Persistence & Anchor Mechanisms: The iterative summarization framework prevents regression and focus on stubborn modes, providing a template for LLM self-improvement without fine-tuning.
Reject & Rethink Paradigm: Demonstrates that safety layers can act as a "dual-purpose" gate that improves both robustness and general utility.

Limitations & Future Work¶

Benchmark Scale: Testing on 200 tasks is relatively small; a full evaluation on the 1407 samples in RUC is needed.
Deception Fidelity: Dark patterns are mostly static; dynamic behaviors (e.g., secondary pop-ups after clicks) and real-world long-tail scenarios are not fully covered.
Boundary Label Reliance: Relies on labeled boxes \(\mathcal{B}_c, \mathcal{B}_d\), which are absent in real-world "in the wild" deployment.
High Summarization Cost: Iterative summarization relies on expensive teacher models like GPT-4V.

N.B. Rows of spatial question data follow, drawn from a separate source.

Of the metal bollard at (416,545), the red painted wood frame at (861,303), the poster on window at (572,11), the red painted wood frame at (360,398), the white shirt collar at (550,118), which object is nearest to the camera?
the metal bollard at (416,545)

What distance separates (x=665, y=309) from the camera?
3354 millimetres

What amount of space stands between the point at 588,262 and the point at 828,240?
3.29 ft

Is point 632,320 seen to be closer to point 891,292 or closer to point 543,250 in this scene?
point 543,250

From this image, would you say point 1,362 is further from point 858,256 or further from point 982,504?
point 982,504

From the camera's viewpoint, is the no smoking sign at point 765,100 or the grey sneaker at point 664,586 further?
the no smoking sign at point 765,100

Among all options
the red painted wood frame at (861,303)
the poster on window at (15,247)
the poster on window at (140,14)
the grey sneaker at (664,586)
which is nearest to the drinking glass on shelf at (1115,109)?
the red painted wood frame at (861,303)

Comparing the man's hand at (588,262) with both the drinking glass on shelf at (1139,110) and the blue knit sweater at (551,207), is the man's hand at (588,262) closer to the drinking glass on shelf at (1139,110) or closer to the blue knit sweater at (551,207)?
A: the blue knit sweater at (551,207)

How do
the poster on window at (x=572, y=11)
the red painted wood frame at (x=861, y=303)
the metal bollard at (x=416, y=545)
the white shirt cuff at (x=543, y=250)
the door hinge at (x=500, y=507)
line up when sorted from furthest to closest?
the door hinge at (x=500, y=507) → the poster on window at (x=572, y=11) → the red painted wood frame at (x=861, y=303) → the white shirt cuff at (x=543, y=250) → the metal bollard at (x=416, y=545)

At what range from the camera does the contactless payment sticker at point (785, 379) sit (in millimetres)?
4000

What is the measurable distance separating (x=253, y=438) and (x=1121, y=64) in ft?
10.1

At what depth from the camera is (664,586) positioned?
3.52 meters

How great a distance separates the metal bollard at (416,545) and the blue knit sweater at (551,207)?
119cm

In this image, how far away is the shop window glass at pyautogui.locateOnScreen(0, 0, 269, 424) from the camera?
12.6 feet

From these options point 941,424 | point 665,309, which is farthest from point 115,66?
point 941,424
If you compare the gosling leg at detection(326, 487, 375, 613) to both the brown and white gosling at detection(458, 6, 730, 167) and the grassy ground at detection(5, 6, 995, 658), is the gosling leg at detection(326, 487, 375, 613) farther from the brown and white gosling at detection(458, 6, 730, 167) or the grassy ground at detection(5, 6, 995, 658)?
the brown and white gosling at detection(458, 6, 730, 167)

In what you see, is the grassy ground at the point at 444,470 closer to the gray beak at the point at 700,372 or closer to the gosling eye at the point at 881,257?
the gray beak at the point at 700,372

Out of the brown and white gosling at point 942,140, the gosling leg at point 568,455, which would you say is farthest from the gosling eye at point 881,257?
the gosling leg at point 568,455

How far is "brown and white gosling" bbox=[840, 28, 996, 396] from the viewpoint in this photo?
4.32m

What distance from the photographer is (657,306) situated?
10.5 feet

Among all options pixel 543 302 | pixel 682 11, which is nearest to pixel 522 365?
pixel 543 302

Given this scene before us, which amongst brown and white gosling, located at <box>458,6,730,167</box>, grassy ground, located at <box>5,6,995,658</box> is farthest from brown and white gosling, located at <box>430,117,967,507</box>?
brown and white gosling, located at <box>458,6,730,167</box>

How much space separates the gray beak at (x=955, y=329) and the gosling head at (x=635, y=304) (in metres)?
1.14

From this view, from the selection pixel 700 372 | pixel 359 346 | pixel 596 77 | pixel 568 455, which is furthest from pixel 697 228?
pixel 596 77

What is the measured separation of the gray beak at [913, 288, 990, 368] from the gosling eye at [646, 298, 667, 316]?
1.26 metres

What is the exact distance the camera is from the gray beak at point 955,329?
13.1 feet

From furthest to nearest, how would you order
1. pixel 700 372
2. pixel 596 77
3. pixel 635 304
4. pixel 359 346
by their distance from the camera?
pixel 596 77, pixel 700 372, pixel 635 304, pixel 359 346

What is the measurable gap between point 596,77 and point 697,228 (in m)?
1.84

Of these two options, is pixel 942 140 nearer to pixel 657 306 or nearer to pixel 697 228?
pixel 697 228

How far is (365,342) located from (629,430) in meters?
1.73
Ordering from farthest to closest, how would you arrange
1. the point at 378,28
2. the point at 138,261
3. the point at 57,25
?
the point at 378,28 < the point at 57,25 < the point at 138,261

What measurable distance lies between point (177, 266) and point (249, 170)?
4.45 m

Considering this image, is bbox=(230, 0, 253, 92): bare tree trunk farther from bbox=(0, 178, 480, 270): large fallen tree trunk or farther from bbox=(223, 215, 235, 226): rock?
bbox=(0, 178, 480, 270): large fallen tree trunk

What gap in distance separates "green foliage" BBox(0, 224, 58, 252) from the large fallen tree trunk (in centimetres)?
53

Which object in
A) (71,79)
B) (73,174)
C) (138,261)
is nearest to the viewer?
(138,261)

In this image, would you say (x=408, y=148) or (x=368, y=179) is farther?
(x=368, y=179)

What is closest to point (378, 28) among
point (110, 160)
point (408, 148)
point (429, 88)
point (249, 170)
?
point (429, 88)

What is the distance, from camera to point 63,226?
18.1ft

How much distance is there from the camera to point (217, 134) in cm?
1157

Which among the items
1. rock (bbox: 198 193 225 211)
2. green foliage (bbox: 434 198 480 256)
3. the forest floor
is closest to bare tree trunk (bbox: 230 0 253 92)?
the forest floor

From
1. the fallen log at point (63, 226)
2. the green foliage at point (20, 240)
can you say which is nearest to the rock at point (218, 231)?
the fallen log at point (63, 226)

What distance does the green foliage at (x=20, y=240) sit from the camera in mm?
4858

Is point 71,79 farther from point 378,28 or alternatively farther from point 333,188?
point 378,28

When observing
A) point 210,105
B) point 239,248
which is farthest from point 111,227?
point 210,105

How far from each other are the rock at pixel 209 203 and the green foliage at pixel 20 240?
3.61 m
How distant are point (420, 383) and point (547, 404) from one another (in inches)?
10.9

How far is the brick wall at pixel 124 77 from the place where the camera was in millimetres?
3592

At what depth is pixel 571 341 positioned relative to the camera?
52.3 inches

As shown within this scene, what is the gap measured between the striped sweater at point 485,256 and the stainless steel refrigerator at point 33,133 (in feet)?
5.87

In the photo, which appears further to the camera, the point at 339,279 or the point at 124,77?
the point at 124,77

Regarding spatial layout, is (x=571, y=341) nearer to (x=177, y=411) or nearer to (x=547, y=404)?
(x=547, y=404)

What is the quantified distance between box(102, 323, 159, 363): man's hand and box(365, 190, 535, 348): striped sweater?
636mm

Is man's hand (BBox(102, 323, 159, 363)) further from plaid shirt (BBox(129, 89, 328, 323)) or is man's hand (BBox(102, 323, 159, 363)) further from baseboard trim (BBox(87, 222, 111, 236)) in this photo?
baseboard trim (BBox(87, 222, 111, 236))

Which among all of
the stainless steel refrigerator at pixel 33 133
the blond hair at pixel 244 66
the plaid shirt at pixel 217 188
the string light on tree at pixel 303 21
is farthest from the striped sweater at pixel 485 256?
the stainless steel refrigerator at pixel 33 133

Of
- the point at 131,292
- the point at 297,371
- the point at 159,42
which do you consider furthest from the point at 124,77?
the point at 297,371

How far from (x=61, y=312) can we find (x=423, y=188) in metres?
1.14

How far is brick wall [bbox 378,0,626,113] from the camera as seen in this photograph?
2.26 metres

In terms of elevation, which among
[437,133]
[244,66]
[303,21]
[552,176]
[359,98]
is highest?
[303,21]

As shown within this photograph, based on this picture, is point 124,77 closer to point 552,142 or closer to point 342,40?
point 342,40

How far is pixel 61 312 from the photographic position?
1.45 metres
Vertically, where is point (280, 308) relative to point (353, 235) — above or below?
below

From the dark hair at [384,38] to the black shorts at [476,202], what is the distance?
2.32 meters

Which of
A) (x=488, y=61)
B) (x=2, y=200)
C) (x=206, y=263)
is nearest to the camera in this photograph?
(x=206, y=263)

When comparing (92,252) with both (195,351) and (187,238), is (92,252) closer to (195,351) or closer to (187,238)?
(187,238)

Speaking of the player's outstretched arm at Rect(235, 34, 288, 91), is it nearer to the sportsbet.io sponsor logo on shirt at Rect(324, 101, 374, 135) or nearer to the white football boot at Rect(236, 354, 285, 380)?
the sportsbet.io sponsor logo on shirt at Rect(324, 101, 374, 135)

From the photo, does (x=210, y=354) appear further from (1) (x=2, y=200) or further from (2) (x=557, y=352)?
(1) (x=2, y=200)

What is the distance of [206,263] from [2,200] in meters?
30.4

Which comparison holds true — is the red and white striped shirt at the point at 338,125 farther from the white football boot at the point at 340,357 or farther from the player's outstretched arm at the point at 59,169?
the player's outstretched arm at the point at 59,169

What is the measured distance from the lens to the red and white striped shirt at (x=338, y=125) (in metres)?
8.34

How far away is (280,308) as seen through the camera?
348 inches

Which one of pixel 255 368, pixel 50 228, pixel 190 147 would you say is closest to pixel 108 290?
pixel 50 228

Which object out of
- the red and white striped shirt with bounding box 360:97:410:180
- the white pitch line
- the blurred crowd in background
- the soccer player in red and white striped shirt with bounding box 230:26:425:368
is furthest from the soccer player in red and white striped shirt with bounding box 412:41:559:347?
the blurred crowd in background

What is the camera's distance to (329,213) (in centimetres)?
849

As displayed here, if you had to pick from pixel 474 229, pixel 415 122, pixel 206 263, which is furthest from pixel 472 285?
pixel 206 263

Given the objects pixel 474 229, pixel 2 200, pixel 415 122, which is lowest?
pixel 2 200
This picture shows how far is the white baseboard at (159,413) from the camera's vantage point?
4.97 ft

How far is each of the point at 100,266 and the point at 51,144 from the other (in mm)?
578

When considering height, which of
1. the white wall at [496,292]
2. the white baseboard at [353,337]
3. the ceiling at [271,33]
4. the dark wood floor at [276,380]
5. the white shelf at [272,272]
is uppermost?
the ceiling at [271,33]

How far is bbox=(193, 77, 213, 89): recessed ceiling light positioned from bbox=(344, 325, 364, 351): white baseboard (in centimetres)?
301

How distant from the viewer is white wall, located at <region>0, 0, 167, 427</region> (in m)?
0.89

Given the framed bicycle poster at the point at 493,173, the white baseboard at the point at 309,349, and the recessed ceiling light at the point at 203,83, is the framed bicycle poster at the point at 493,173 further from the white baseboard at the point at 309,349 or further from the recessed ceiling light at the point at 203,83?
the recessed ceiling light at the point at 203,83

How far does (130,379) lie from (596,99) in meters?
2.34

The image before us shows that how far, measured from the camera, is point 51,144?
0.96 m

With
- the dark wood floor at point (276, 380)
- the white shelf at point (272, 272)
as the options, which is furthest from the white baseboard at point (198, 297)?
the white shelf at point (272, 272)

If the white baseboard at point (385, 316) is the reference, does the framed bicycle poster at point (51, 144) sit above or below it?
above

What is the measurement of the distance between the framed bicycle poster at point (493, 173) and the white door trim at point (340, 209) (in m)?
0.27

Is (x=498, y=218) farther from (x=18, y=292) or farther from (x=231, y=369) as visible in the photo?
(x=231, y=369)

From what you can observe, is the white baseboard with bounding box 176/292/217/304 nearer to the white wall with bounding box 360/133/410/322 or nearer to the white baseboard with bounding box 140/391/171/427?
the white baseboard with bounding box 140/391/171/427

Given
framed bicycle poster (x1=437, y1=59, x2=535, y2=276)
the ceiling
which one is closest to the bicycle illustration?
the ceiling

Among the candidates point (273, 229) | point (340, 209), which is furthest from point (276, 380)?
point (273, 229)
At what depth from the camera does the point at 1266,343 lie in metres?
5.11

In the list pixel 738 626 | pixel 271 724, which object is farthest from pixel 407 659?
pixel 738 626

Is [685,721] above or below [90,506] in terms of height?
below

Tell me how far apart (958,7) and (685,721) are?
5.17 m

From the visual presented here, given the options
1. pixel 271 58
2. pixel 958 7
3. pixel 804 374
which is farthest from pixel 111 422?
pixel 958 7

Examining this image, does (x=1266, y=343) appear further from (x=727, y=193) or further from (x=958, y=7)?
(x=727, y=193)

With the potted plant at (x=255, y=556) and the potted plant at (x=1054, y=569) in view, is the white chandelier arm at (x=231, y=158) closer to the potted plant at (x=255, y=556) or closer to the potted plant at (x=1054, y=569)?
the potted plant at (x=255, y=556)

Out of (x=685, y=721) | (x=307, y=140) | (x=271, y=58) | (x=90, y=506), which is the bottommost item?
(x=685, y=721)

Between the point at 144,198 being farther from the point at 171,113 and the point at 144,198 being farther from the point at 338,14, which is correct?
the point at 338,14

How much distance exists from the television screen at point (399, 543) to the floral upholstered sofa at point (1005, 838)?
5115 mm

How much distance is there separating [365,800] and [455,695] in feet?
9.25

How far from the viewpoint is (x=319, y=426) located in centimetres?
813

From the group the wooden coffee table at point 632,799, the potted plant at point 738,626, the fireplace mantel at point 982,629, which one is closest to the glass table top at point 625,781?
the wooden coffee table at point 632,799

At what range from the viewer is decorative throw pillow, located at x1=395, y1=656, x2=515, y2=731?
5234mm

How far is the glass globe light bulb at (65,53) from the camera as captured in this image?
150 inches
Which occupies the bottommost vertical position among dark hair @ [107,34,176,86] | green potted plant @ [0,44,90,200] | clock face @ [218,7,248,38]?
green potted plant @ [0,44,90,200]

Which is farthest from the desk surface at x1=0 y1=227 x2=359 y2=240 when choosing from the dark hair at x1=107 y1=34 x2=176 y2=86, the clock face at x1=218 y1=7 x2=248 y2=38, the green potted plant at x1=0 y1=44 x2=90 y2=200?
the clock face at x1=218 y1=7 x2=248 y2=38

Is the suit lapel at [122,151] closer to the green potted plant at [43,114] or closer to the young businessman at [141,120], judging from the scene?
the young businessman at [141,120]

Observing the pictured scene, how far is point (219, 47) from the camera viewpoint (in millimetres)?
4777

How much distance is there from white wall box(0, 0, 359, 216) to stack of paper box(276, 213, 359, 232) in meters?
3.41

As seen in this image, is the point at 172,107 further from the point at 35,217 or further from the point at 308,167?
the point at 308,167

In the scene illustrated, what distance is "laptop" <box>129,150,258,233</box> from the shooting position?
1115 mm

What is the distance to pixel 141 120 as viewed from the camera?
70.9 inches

vs UIGuard: Moves from task-agnostic detection to task-aware gated execution.
vs DPGuard / Decepticon: Moves from documentation and measurement to a systematic defense framework.
vs Agent Q: While Agent Q uses MCTS for capability enhancement, DUDE provides an orthogonal safety layer.

Rating¶

Novelty: ⭐⭐⭐⭐ Systematic defense approach to deceptive UI.
Experimental Thoroughness: ⭐⭐⭐⭐ Multi-base evaluation, extensive ablation, and closed-source transfer.
Writing Quality: ⭐⭐⭐⭐ Clear problem formulation and logical flow.
Value: ⭐⭐⭐⭐⭐ Immediate industrial applicability and a valuable community resource in the RUC benchmark.